My apologies to The Bard but I have no idea what the best answer to his query is.
What I do have at my disposal is a ceditra entry from two years ago. My random process for selecting subjects to write about (which still smells as sweet as a rose despite whatever it is called) landed me on page 203 of the book Boyd’s Curiosity Shop which states…
“Hells Canyon” originally was “Hellers Canyon” – in memory of an early Idaho miner.
First question…Was the canyon named for the miner Heller because this eponymous gentleman dies in said geographical feature?
Second question…Was this chap Heller related in any way to the only other famous Heller I can think of – the author of Catch-22, Joseph Heller?
Third question…How did the name morph from its original designation to the appellation we have today?
Why do names change?
Throughout history, people have altered what places have been called for one reason or another.
I’m not even going to dive into the “euphemism” phenomenon expertly articulated by George Carlin where the horrors of certain conditions are softened via linguistic obfuscation (i.e., “shell shock” become “post-traumatic stress disorder”).

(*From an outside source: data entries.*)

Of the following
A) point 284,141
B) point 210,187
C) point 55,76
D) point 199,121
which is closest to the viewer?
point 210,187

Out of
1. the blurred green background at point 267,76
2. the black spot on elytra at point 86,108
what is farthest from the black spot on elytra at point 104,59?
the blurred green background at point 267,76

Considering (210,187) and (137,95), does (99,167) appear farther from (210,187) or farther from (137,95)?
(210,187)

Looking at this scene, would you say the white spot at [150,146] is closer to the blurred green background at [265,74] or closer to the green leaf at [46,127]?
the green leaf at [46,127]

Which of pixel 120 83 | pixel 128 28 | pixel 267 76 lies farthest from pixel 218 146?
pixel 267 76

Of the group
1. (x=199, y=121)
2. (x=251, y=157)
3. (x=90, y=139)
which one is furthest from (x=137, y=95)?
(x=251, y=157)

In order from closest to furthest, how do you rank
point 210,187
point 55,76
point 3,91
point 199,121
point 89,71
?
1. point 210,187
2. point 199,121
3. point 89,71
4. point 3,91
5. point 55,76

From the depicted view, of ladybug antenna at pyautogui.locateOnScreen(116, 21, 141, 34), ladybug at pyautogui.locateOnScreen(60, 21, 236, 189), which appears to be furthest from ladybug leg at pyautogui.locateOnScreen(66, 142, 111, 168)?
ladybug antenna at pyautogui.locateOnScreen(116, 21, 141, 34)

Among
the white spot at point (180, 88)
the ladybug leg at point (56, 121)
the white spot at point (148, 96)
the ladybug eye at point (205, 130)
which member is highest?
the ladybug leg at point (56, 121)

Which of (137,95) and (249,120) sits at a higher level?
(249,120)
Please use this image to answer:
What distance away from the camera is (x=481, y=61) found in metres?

One obvious reason why names change is for political reasons, also known as “winner’s prerogative”. After the Russian Revolution, St. Petersburg was renamed Leningrad. After the Soviet Union broke up (but continues to remain good friends despite the fact that Tajikistan still has Russia’s albums and Ayn Rand books), the name was changed back.
Another reason is for cultural sensitivity. Aboriginal names are starting to make a comeback and replace the names imposed upon them by Western explorers. Ayers Rock in Australia is being known again as Uluru. Alaska’s Mount McKinley becomes Denali and India is now referring to Bombay as Mumbai.
Of course Constantinople is now called Istanbul. Why? It’s nobody’s business but the Turks.